The Metropolitan Washington Airports Authority (MWAA) has partnered with the Transportation Security Administration (TSA) on two newly constructed 50,000-square-foot security checkpoint buildings at Ronald Reagan Washington National Airport (DCA).
The new checkpoints are connected to walkways that serve Terminal Parking Garages B and C, as well as the airport’s Metrorail station, with multiple escalators and elevators providing connections to the ticketing and baggage claim levels.
The checkpoints feature 23 screening lanes to replace DCA’s existing 20 screening lanes, with the ability to eventually expand to 28 lanes. Each new checkpoint has two restrooms, American and Delta airline check-in kiosks and checked bag drop off, and 1,000 square feet of concessions space, which will open in the future.
“With the opening of these new security checkpoints, we welcome passengers to a new level of convenience and customer service at Reagan National Airport,” said John Potter, MWAA president and CEO. “The new checkpoints will streamline the path of many of the airport’s passengers, offering them more post-security space to dine, shop and relax prior to their fight, in addition to opening new pathways for passengers with connecting flights at Reagan National.”
The design of the new checkpoint buildings complements the existing terminal architecture with exposed steel, a curvilinear roof structure and large windows made of electrochromic glass that can transform from fully transparent to 99-percent opaque to help optimize the new structure’s environmental performance.
Limited concessions will be available in the public areas of each new checkpoint building while the construction of WHSmith Cafes continues. Passengers traveling on Alaska, American, Delta, JetBlue and United who have cleared security will be able to access all airport concessions between Gates 10 and 59.
The opening of the new checkpoint buildings for Terminal B/C marks the final major milestone toward the completion of Project Journey, the airport’s $1 billion capital improvement program. A new 14-gate concourse, replacing the busing operation at Gate 35X, began serving passengers in April.

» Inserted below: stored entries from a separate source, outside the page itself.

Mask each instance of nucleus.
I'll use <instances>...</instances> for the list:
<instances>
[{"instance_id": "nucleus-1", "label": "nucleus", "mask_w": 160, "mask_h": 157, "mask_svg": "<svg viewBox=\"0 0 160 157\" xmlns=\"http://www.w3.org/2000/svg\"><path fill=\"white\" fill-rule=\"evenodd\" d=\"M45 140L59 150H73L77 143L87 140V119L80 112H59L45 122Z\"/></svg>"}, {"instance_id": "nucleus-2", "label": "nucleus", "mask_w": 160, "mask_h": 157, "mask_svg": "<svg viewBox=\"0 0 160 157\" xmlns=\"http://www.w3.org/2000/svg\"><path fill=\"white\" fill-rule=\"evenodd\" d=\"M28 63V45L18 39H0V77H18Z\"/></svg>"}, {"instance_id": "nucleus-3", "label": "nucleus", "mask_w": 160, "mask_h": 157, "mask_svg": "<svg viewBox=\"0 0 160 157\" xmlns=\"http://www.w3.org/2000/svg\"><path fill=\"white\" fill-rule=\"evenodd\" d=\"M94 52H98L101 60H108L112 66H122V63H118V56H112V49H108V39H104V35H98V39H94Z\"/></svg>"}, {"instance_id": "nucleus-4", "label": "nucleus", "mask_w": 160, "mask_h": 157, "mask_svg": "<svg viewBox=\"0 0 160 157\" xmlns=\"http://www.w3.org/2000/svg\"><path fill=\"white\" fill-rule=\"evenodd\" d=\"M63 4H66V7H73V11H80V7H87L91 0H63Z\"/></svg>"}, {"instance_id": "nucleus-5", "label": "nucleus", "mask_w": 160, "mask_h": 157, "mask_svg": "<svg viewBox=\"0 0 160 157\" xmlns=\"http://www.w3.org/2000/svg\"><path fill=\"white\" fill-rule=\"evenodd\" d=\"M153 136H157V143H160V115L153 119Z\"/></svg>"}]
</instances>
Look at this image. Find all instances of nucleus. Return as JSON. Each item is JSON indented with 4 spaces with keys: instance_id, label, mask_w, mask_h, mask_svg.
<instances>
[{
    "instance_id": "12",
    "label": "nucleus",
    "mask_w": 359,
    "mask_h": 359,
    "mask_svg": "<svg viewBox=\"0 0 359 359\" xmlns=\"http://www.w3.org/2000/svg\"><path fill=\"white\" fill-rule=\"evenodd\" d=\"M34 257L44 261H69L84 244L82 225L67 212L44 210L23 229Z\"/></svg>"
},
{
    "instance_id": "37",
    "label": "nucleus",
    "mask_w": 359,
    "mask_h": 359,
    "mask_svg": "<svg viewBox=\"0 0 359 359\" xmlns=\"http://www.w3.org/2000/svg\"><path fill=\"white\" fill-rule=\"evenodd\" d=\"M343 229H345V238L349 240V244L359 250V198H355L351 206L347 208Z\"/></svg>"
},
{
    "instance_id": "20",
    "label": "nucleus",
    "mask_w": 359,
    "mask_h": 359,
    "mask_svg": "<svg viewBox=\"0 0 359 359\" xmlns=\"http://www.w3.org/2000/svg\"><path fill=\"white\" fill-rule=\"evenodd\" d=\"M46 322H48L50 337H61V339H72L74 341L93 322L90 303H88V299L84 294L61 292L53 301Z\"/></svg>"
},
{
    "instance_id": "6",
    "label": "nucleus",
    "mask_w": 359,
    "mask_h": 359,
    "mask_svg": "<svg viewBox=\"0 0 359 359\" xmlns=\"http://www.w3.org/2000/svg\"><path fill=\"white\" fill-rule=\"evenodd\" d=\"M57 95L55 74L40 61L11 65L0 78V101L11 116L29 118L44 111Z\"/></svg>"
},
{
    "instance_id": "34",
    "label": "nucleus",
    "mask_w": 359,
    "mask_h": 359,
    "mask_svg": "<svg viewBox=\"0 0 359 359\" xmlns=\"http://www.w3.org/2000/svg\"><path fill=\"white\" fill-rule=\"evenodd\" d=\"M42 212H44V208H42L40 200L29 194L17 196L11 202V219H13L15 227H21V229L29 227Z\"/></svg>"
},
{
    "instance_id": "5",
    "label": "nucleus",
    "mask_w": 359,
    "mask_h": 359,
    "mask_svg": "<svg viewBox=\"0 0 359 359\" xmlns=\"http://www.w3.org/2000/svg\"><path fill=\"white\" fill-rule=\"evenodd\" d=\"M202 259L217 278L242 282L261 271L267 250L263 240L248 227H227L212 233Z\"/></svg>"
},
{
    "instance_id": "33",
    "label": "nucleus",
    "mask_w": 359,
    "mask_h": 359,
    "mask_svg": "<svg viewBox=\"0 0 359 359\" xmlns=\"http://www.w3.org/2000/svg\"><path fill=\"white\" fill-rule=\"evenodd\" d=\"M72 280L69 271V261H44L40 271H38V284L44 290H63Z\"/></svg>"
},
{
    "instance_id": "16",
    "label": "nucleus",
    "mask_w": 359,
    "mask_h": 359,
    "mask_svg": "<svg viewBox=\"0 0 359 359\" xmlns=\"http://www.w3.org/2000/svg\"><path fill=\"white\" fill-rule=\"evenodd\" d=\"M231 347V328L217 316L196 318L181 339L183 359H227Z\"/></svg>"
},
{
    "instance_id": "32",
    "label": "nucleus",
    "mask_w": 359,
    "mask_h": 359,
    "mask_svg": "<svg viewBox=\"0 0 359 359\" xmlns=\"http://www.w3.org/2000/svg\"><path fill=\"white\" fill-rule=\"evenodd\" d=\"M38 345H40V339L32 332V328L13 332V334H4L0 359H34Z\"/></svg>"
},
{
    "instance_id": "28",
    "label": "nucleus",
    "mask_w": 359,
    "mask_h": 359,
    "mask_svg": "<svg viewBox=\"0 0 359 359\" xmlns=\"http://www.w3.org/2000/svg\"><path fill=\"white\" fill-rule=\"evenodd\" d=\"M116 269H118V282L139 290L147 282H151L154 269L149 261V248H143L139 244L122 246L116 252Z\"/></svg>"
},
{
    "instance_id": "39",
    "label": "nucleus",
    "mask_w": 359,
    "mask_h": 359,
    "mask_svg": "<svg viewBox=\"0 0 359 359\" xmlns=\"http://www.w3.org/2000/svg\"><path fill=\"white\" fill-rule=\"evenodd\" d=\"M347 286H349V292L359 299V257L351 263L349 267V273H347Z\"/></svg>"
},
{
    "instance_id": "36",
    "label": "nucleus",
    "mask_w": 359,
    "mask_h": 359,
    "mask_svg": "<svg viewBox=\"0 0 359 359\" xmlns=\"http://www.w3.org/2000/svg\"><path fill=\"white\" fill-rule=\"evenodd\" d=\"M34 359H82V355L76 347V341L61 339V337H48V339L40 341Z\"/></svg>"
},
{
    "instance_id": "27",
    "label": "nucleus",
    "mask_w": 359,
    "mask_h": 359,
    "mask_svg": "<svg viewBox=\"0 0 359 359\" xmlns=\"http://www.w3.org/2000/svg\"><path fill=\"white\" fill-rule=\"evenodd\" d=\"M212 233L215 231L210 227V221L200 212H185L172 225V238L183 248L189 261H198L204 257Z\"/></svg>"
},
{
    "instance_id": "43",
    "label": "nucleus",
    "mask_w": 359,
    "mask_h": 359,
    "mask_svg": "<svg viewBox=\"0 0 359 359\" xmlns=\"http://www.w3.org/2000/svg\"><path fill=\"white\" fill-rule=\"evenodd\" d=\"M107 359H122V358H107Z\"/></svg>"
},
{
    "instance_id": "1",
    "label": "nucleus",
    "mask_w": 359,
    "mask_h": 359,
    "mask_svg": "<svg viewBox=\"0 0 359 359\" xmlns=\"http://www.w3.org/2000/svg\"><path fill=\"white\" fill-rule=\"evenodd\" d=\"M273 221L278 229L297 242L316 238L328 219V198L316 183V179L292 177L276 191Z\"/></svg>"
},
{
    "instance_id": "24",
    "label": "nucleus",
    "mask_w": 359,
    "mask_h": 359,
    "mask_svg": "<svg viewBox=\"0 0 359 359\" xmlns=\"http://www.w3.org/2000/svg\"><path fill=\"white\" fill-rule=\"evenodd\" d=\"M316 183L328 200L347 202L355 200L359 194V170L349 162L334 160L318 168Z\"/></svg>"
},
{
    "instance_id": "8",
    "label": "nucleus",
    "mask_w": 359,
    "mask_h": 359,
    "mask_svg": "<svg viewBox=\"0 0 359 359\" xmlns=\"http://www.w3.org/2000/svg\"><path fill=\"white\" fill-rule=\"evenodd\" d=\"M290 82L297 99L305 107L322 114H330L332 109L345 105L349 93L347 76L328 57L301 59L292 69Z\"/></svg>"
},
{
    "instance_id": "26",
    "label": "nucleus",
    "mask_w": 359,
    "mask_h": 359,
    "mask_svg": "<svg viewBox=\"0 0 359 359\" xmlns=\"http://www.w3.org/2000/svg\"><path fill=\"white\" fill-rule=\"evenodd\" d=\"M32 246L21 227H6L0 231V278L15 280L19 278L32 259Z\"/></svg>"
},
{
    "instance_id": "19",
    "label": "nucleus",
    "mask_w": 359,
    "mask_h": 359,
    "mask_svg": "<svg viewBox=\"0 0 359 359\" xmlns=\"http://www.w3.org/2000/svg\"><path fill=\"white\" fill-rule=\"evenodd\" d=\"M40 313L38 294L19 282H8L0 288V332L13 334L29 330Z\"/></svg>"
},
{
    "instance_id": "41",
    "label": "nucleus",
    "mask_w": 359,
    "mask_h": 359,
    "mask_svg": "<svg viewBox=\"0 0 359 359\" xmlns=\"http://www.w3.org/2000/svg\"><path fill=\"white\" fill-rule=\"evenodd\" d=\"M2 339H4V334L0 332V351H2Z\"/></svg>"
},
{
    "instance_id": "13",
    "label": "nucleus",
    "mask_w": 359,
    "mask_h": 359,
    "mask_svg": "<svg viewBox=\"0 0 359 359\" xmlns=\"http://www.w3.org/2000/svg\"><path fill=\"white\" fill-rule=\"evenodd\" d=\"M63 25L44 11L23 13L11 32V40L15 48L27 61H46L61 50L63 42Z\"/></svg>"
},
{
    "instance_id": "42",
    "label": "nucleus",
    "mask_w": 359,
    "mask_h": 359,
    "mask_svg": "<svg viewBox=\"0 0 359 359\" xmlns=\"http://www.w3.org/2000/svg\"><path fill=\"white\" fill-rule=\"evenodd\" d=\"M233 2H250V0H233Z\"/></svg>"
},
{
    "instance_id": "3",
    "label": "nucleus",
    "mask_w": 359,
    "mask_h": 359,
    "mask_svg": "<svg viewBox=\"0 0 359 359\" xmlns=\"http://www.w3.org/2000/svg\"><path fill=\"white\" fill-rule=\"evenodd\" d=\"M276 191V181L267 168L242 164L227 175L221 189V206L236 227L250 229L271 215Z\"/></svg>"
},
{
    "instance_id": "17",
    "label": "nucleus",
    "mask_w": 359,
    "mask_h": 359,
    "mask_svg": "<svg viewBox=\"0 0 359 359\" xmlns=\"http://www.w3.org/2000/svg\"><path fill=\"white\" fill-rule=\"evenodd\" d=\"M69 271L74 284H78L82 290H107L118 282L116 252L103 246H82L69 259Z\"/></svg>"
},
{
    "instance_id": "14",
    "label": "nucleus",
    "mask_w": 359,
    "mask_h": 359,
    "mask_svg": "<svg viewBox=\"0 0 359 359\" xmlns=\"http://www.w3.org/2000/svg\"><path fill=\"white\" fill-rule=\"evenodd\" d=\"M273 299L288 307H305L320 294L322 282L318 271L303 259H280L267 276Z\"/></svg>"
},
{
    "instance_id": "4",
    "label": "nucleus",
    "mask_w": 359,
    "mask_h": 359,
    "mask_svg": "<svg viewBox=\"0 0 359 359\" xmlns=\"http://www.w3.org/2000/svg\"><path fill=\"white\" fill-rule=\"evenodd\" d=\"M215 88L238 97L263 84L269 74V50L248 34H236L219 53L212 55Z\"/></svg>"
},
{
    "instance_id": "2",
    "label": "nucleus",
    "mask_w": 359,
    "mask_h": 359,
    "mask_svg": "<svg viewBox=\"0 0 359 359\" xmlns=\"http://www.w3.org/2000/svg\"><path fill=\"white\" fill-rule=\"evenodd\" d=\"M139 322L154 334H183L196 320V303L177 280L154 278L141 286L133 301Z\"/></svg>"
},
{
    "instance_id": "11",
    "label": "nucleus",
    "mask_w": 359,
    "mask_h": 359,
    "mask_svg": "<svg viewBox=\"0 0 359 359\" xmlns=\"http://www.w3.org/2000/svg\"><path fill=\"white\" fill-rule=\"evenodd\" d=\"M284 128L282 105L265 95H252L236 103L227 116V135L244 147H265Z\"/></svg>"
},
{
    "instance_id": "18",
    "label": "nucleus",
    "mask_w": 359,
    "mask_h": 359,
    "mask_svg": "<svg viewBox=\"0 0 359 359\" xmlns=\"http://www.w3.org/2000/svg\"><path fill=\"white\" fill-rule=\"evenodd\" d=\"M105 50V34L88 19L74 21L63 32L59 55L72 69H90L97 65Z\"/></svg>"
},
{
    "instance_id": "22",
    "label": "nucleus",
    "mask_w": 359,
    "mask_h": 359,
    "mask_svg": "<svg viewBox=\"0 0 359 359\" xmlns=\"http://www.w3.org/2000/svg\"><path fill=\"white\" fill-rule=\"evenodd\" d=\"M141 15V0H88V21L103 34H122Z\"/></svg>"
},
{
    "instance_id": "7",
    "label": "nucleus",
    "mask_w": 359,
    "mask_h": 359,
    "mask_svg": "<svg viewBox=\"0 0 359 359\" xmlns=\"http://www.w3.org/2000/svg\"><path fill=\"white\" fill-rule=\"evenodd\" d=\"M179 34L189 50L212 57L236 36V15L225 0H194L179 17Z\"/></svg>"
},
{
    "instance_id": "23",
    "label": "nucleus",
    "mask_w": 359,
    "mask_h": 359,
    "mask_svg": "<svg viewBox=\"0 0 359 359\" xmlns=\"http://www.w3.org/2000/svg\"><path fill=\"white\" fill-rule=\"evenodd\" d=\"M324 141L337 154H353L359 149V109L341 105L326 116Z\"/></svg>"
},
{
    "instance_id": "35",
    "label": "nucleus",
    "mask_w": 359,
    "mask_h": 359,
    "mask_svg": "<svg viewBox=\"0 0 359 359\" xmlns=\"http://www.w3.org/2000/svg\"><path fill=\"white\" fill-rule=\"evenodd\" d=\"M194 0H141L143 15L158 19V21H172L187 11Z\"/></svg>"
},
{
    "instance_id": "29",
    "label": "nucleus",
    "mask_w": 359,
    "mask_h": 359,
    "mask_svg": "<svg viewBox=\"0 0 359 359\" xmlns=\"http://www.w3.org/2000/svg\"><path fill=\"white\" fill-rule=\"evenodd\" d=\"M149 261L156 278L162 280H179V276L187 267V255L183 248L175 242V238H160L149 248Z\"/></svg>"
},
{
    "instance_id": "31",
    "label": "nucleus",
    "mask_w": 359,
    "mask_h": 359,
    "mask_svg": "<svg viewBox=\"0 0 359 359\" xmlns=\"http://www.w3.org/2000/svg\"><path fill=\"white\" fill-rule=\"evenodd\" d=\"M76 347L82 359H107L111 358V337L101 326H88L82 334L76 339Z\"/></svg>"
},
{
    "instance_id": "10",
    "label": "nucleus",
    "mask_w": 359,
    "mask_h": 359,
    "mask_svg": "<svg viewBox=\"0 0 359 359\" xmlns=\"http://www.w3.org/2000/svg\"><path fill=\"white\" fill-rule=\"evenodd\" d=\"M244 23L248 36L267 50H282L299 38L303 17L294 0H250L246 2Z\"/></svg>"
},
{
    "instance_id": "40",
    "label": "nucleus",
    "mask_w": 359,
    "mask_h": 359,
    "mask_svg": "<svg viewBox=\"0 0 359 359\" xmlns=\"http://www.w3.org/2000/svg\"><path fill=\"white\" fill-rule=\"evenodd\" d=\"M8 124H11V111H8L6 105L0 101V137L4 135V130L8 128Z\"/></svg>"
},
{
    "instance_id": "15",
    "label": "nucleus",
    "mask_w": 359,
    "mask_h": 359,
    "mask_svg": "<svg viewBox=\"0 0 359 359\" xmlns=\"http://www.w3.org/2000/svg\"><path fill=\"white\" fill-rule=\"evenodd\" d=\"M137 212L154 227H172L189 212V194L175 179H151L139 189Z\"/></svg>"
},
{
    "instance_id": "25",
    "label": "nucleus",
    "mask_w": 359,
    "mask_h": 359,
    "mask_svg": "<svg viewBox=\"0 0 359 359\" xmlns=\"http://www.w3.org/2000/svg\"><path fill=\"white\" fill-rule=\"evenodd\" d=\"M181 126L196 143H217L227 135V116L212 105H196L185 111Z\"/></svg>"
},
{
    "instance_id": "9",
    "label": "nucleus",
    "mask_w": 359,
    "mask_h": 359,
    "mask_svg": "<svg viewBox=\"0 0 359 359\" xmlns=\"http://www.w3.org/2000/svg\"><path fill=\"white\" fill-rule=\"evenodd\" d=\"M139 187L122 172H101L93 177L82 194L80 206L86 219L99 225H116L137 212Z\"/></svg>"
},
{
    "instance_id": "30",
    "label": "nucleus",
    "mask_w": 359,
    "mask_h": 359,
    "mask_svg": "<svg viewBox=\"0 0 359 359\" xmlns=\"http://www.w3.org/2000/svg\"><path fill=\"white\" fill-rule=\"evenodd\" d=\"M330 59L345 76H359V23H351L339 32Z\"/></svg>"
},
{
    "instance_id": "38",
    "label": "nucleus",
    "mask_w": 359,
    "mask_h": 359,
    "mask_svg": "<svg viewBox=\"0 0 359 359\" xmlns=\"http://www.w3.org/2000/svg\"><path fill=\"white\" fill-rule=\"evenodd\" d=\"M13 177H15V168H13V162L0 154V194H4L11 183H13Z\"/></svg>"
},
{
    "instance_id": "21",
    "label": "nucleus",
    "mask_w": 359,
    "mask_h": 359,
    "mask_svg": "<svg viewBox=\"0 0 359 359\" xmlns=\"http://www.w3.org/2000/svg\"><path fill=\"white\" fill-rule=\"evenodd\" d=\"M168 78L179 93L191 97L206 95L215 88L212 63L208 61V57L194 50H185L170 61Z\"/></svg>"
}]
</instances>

“We appreciate our passengers’ patience and understanding over the past few years, and in the months to come, during the construction process as we make improvements to substantially enhance our customers’ experience,” Potter said. “Once all this work is complete, we believe passengers will find the inconveniences to have been well worth it as we continue building the airport of the future to serve the National Capital Region.”